We name this table ‘confm’ for confusion matrix. This name can be 


taken literally, since it tells us how confused the model is, how often it 


confounds the categories and makes a wrong prediction. Let’s take a look 
it: 

> confm 

We can see that in the top left cell, where we observe NPs and predict 
zeroes, we have 499, and in the bottom right cell, where we observe PPs 
and predict ones, we have 279. These are our correct predictions. 
Conversely, in the top right cell, where we observe NPs but predict ones, 
we have 56, and in the bottom left cell, where we observe PPs but predict 
ones, we have 69. These are our incorrect predictions. We can see that one 
diagonal, in this case top left to bottom right, contains the correct 
predictions and the other diagonal contains the wrong predictions. 

A simple way to refer to these cells is by using the coordinates.
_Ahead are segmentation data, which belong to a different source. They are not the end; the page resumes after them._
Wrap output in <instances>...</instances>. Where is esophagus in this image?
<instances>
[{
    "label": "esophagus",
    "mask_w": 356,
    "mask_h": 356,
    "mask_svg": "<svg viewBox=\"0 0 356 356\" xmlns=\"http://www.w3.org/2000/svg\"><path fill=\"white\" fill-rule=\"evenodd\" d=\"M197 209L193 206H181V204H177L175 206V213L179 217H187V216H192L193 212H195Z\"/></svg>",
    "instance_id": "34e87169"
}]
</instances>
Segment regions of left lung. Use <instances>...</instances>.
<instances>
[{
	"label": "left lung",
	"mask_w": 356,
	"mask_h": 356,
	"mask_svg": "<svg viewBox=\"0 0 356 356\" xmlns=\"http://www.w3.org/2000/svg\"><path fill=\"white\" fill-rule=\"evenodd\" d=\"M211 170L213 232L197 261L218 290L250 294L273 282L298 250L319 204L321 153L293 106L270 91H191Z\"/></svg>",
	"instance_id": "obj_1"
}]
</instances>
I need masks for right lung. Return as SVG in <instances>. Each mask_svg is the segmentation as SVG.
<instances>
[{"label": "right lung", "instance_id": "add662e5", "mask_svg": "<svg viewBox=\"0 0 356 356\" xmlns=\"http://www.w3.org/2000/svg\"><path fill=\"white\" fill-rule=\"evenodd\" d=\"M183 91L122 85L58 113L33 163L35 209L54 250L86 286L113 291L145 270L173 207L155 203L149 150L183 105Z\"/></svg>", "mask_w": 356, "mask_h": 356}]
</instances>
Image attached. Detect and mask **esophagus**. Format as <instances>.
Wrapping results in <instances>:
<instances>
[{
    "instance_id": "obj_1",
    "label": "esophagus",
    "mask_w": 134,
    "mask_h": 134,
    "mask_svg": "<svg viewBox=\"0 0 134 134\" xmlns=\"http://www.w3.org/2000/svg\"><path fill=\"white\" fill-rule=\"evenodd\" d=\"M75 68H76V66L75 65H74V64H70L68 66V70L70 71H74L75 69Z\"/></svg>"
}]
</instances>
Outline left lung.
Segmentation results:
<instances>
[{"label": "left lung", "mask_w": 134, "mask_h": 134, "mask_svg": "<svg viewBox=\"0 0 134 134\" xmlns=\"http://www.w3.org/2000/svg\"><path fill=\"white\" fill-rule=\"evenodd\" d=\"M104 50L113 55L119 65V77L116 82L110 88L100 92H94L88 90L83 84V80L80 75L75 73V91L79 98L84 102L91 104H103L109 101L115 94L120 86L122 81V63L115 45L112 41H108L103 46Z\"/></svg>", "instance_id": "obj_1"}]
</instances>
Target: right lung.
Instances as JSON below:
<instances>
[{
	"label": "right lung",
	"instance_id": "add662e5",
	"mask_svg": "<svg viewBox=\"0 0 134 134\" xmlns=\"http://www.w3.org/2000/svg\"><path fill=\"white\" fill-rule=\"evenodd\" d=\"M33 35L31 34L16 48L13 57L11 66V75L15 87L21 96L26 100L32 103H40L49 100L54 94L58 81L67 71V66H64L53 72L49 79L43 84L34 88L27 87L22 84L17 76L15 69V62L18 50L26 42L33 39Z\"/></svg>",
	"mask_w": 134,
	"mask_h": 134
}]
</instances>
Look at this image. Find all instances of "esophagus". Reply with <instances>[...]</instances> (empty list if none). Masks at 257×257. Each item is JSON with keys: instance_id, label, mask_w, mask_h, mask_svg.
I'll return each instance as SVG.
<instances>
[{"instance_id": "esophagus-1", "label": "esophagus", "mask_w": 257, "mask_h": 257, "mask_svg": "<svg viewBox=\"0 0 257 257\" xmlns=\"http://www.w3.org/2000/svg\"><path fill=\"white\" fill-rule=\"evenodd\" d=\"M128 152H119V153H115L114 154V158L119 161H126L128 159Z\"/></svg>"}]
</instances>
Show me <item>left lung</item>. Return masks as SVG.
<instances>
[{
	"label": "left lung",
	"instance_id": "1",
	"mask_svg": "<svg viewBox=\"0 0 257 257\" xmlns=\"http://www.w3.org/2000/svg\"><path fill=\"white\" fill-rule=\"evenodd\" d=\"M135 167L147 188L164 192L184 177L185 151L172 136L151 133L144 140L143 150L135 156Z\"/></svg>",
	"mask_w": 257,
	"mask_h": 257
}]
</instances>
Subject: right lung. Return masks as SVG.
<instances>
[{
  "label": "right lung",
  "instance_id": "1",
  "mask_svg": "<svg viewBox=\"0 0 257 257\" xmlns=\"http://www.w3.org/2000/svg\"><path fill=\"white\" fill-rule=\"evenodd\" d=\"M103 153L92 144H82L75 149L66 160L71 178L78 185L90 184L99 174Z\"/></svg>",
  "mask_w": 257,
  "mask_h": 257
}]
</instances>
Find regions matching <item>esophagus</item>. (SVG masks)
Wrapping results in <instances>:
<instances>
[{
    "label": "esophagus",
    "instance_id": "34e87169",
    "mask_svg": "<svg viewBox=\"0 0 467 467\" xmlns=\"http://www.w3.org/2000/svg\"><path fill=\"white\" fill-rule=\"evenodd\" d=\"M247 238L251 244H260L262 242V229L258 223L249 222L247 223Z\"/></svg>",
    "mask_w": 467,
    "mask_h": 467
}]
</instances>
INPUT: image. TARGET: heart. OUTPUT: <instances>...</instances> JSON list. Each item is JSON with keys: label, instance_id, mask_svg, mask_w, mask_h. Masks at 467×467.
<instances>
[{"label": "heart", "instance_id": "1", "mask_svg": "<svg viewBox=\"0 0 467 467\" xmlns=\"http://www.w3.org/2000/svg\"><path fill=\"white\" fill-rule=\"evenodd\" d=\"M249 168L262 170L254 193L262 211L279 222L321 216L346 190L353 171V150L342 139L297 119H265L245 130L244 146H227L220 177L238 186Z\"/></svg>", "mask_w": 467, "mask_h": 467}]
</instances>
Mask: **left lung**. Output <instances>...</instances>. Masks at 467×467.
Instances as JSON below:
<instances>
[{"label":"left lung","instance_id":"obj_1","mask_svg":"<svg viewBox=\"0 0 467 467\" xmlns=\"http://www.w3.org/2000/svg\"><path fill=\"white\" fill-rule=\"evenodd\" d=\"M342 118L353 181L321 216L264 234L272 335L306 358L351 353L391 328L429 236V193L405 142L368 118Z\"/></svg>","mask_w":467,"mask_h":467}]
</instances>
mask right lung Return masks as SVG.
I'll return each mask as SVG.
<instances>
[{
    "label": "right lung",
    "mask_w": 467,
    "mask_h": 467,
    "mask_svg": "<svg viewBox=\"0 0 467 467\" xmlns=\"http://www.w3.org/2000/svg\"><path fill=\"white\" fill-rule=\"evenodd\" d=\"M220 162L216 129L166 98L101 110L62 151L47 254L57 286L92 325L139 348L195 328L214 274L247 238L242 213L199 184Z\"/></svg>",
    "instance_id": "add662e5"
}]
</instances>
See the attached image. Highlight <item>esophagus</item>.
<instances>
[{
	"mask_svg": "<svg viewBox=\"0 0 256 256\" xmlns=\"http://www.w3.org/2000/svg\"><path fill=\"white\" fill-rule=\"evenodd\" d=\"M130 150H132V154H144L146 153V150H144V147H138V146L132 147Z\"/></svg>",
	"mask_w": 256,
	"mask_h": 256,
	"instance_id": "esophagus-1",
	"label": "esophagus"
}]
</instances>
This 
means we can add up the total number of correct predictions and divided it 
by the sum of predictions with the following command: 

> (confm[1,1] + confm[2,2]) / sum(confm) 

The calculation gives us the accuracy of prediction in percentage terms, 
SO we can say that our model makes the correct prediction in 86% of the 
cases. This is a lot better than chance prediction, but the model is not 
extremely good. What is extremely good, however, is that we now have a 
readily interpretable measure for the quality of our logistic regression 
model. The accuracy of the prediction gives us a good indication for how 
reliable the trends we observe in the model summary are, and thus allows 
us to arrive at a better understanding of the data we are looking at. 

In the previous chapter and the preceding example, we have discussed 
how regression analysis can inform linguistic research. In the next chapter, 
we present a very powerful implementation of the logistic regression model 


in LightSide, a machine learning tool for document classification. 


Reference: 
Kabacoff, Robert I. 2011. R in Action: Data Analysis and Graphics with 
R. Shelter Island, NY: Manning Publications.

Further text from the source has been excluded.